モーターショー 自動車100年の転換点に

2009年10月24日

 東京モーターショーが開幕した。世界不況で出展者が激減する中、エコカーが、しのぎを削る。ガソリンから電気へ。後世、自動車史の転換点といわれる重要なショーになるかもしれない。

 出展企業は半減した。欧州車の華やかな姿はない。SFアニメに出てくるような「コンセプトカー(試作車)」の製作には費用がかかる。確かに、例年に比べて地味な印象は否めない。

 四月の上海モーターショーには、東京の十数倍の千五百社が出展した。かといって、単純比較は難しい。向こうは「買い手」、こちらは「売り手」、要は東京からどんな情報を発信できるかだ。

 会場も縮小された。だが、狭くなったからこそ、見えてくるものもある。例えばコンセプトカーにこめられた「夢」とは異なる、自動車の現実的な近未来像である。

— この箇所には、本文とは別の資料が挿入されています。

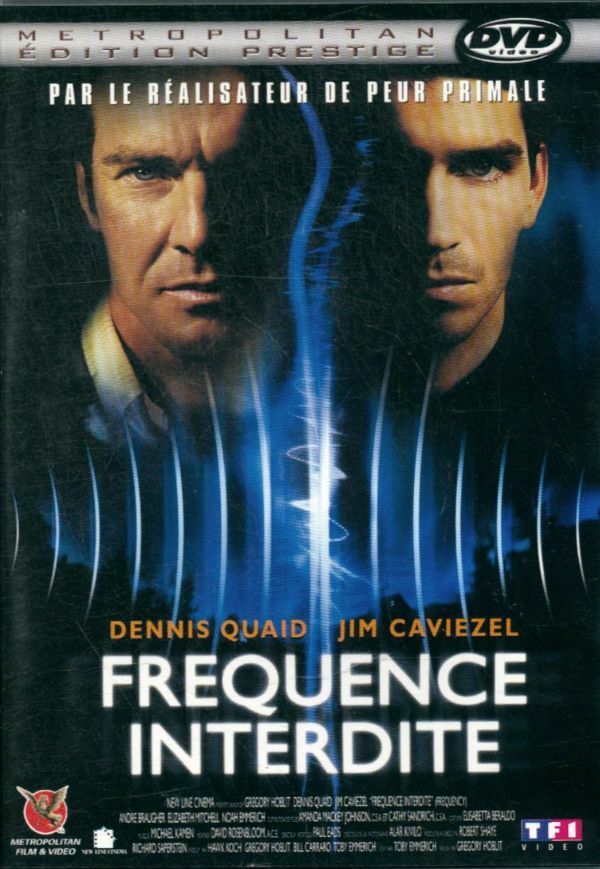 Fréquence interdite - Gregory Hoblit - DVD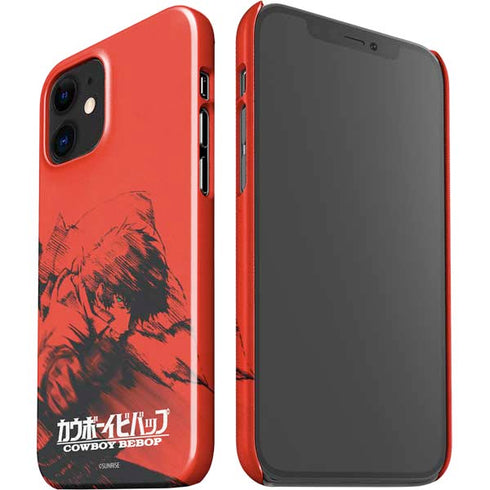 Cowboy Bebop Spike Poster iPhone 12 Mini Lite Case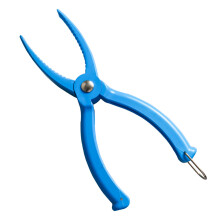 Angeln Hand Zange Fisch Klemmen Angeln Greifer Fisch Mund-Blau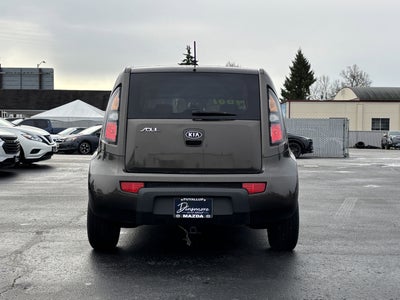 2010 Kia Soul !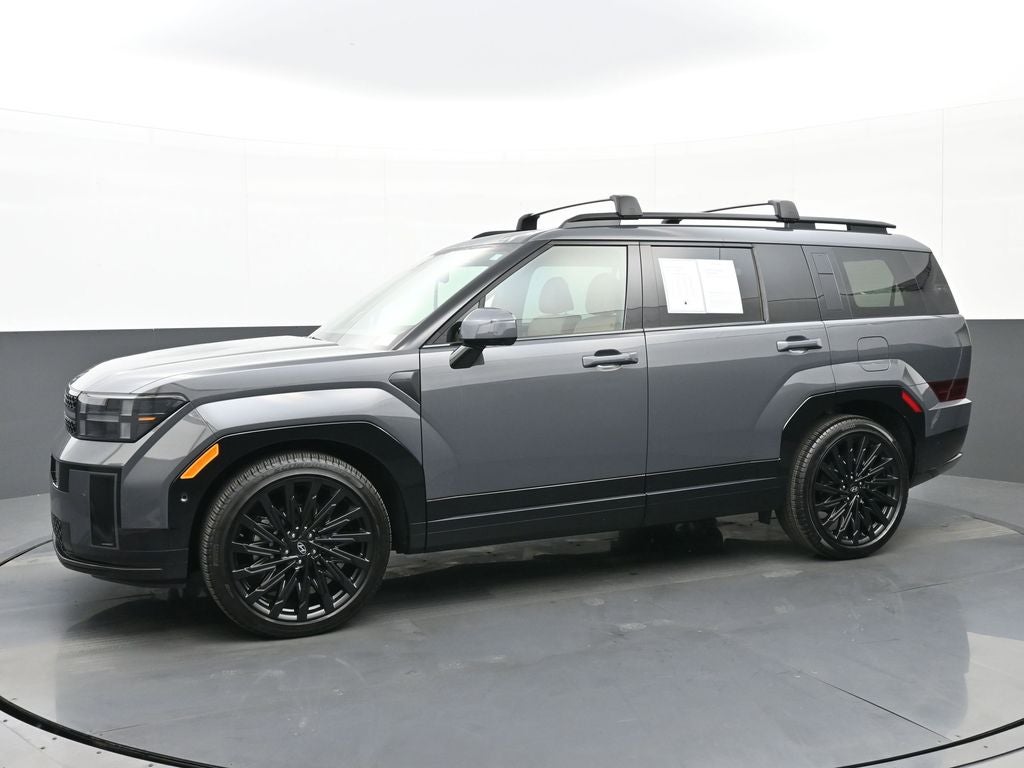 2026 Hyundai Santa Fe Calligraphy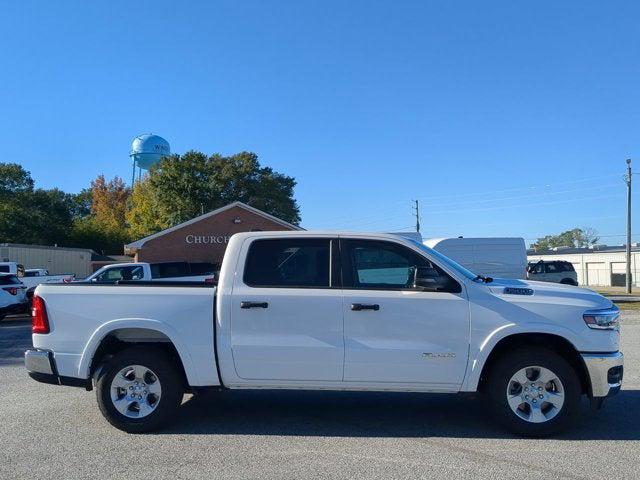 2025 RAM Ram 1500 RAM 1500 BIG HORN CREW CAB 4X2 57 BOX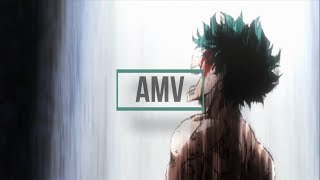 My Hero Academia Amv - Rivers In The Desert Persona 5 Ost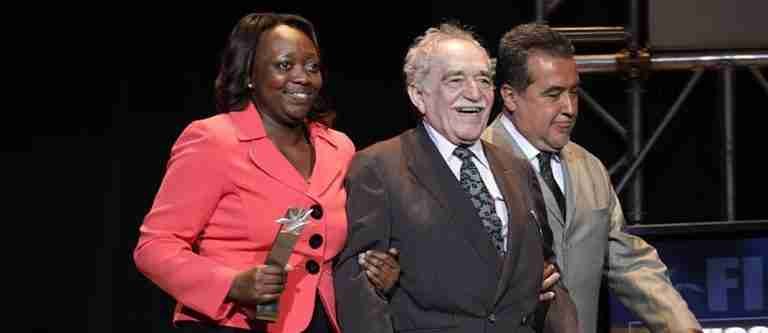 97 años del nacimiento de García Márquez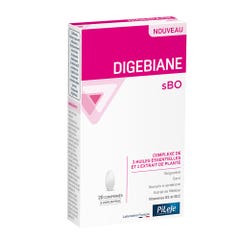 Pileje Digebiane Digebiane sBO 20 comprimidos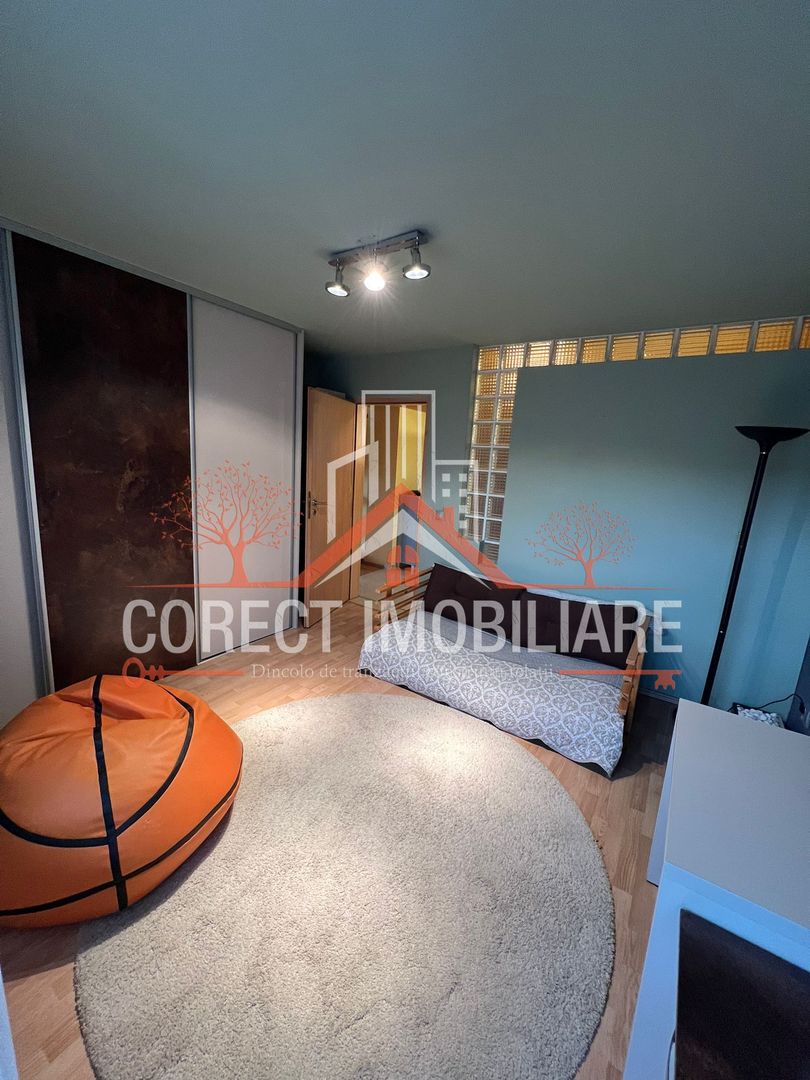 🏡 Apartament 3 camere + balcon- 350 €/lună - Poză 7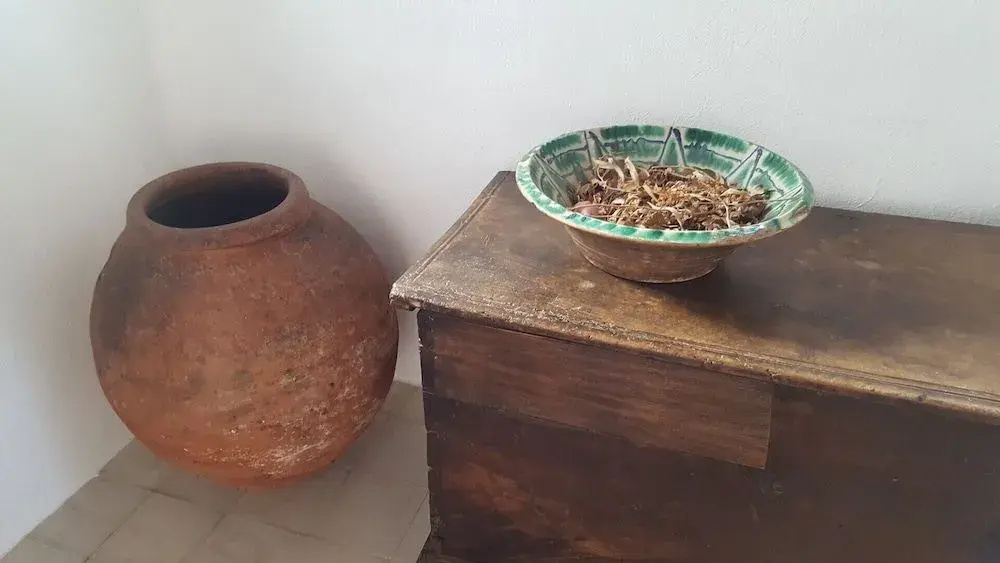 Foto - Las Chimeneas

 それは、トヨタ自動車の豊田章男社長が開幕前の記者会見で語った「未来のため、地球のため、社会のため車を再発明する時代は目前に迫っている」という言葉にも象徴される。

 自動車量産化の道を開いたT型フォードの発売から百一年、内燃機関として発達してきた自動車は、温暖化対策、エネルギー問題の両面から、根本的な転換を迫られている。会場は「エコカー」というよりは、ハイブリッド(HV)を含めた電気自動車(EV)による覇権争いの様相だ。

 目前に迫った脱化石燃料社会に向けて、未来車というより、環境配慮と快適性を兼ね備えた「モビリティー(移動手段)」の在り方を模索し、苦闘するメーカー各社の生々しい姿が見える。

 HVで先行するトヨタ、追いかけるホンダに対して、EVで逆転を狙う日産など…。来年後半に発売予定の日産のEVは、一回の充電で百六十キロの走行が可能で、電気代は深夜電力ならば一キロ一円程度だ。価格は、一・五リットルクラスのガソリン車と同等の二百万円台をめざす。トヨタも家庭用電源で充電できるプラグインハイブリッド(PHV)を出展、スズキは、充電専用の補助エンジンをつけた独自のPHVを世に問うた。自動車の概念が、急激に変わりつつあるのがわかる。

 自動車百年の「再発明」は、地球全体が迫られる低炭素社会の先触れだ。われわれが「再構築」すべき社会や暮らしの在り方を、コンパクトになった会場の中から読み取りたい。